Abiding, Not Striving

Missionary pioneer J. Hudson Taylor of China was working and worrying so frantically that his health was about to break. Just when his friends feared he was near a breakdown, Taylor received a letter from fellow missionary John McCarthy that told of a discovery that he had made from John 15–the joy of abiding in Christ. McCarthy’s letter said in part:

“Abiding, not striving or struggling; looking off unto Him; trusting Him for present power….this is not new, and yet ’tis new to me….Christ literally seems to me now the power, the only power for service; the only ground for unchanging joy.”

As Hudson Taylor read this letter at his mission station in Chin-kiang on Saturday, September 4, 1869, his own eyes were opened. “As I read,” he recalled, “I saw it all.
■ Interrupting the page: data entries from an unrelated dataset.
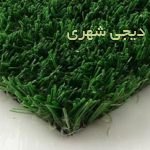 چمن مصنوعی کد 007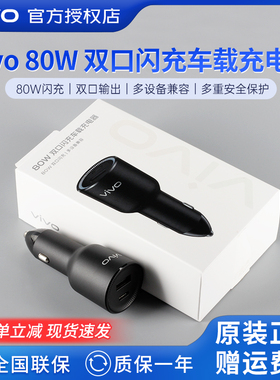 vivo80W双口闪充车载充电器X90X80X70S16手机充电头iqooneo7 10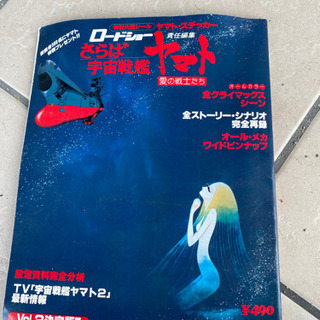 宇宙戦艦ヤマトの本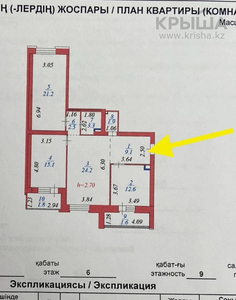 3-комнатная квартира, 93.3 м², 6/9 этаж, проспект Улы Дала 11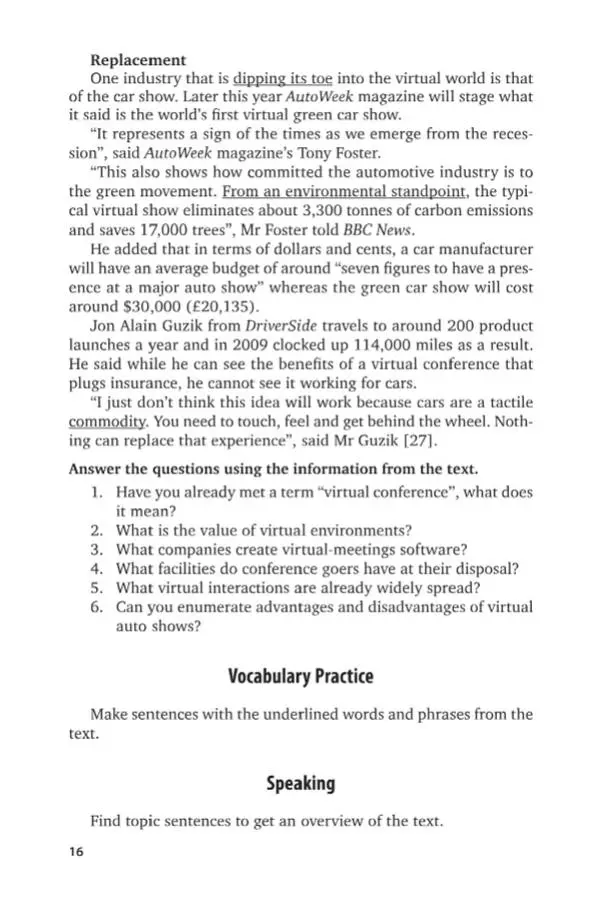 Елена Бутенко - Английский язык для ИТ-направлений (B1–B2). IT-English - Страница № 17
I looked to Jesus, and when I saw, oh how the joy flowed!” Writing to his sister in England, he said:

“As to work, mine was never so plentiful, so responsible, or so difficult; but the weight and strain are all gone. The last month or more has been perhaps the happiest of my life, and I long to tell you a little of what the Lord has done for my soul….
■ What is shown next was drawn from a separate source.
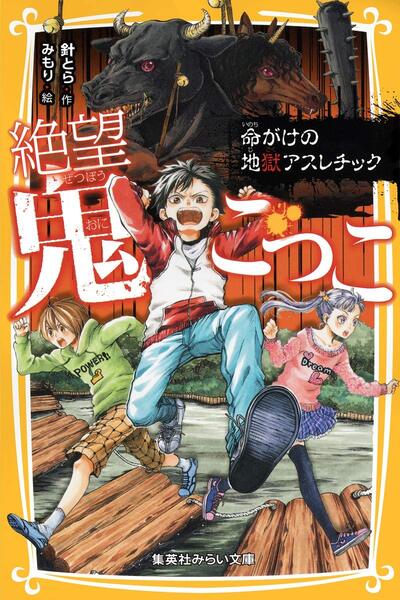 絶望鬼ごっこ表紙_08巻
When the agony of soul was at its height, a sentence in a letter from dear McCarthy was used to remove the scales from my eyes, and the spirit of God revealed the truth of our oneness with Jesus as I have never known it before. McCarthy, who had been much exercised by the same sense of failure, but saw the light before I did, wrote (I quote from memory): “But how to get faith strengthened? Not by striving after faith but by resting in the Faithful one.”
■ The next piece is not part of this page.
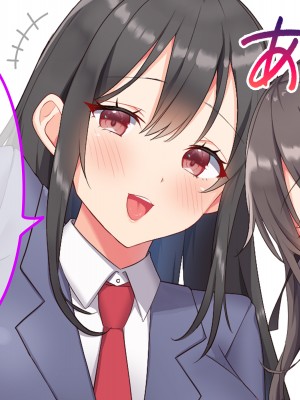 [ラミノネイリス] 俺のことが大好きすぎるJK・JCの妹3人が毎日エロ衣装でお兄ちゃんの赤ちゃんが欲しいと種付けを迫ってくる件_294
As I read, I saw at all!… As I thought of the Vine and the branches, what light the blessed Spirit poured into my soul!”

(taken from Stories, Illustrations, and Quotes by Robert J. Morgan page 1)

“I am the true vine, and My Father is the vinedresser. Every branch in Me that does not bear fruit He takes away; and every branch that bears fruit He prunes, that it may bear more fruit. You are already clean because of the word which I have spoken to you. Abide in Me, and I in you. As the branch cannot bear fruit of itself, unless it abides in the vine, neither can you, unless you abide in Me. I am the vine, you are the branches. He who abides in Me, and I in him, bears much fruit; for without Me you can do nothing” (John 15:1-5).